Sadly, I spend a lot of my time having to be critical of people who are, by most reasonable standards, very nice. Trust me when I say I don't do this to be vindictive, or to oppress, or to bully. I do so because I feel it's the right thing to do. You see, when I write I try to be authentic, and to speak without sentiment. For example, I've blogged on issues of obesity and why I feel it usually occurs as a consequence of personal lack of self control. Might this be hard for an obese person to hear? Well yes. Is my observation correct? More often than not. I've also been known to be hard on benefits scroungers, many of whom number among the less fortunate and deprived members of society. Might this be hard to hear if you're playing the benefits system or refusing to work because the idea doesn't appeal? Again yes. And finally, the recipients that always get both rhetorical guns are the religious. How unkind of me to rob others of comfort? Good people, decent people, active and courageous individuals who do so much to make society fairer and kinder. What a terrible thing?
Ok then, ask yourself how kind it is to allow people to humiliate and mentally enslave themselves day after day, year after year? How kind is it to allow a person to actively deny themselves so much in this world in anticipation of an eternal one? I happen to think I'd be guilty of a greater evil were I not to speak against falsehood and delusion. Perhaps you disagree? Perhaps you take the line that false beliefs do no real harm? To say this is an affront to the pursuit of truth, and truth is our greatest weapon as humanity seeks to overcome the challenges of this century. It's never been more important to get people thinking clearly, thinking honestly, and accepting life for all it's precious transience.
Along the way I have and will continue to cause offence. This is the unavoidable by product of not giving an inch to delusion in whatever shape or form it takes. If it makes you feel any better I often struggle to face reality with fortitude. I get scared and feel vulnerable and am dogged by a continual fear of failure. I, like so many want to see "happy ever after" at the end of each trauma, but I cannot kid myself into believing it. The best I can do is work at my character flaws and see what can be done about them. In some ways I'm a less pleasant man than when I held my former beliefs. I'm less tolerant, more direct, and sometimes more dismissive. Yet as hard as these faults are to accept, they manifest because I have, at the very core of my being the desire to put reality first.

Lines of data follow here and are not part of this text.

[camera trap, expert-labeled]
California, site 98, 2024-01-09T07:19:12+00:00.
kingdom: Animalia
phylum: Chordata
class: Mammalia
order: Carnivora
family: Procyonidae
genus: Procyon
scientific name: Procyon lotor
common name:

Several years ago I wrote a monologue called "Am I the man that God made me?" and even now I can remember several lines.
"It isn't always pleasant, it isn't always good, I often don't behave in the manner that I should."
Everybody knows that this observation still holds. Yet even more incisive is a line that comes later, at a point when I admit to myself that I often put on a face that's conceals the real me. It reads simply, "But you can't see the darkness, and you can't see the gloom, and you can't see the anger that's inside this whitewashed tomb"
So you see, I don't speak from a pedestal, or pretend to be perfect or the lone voice of reason. I'm the same old messy me in practically every way. It's just that I'm honest enough to admit that if any of that's to change its going to have to come from within.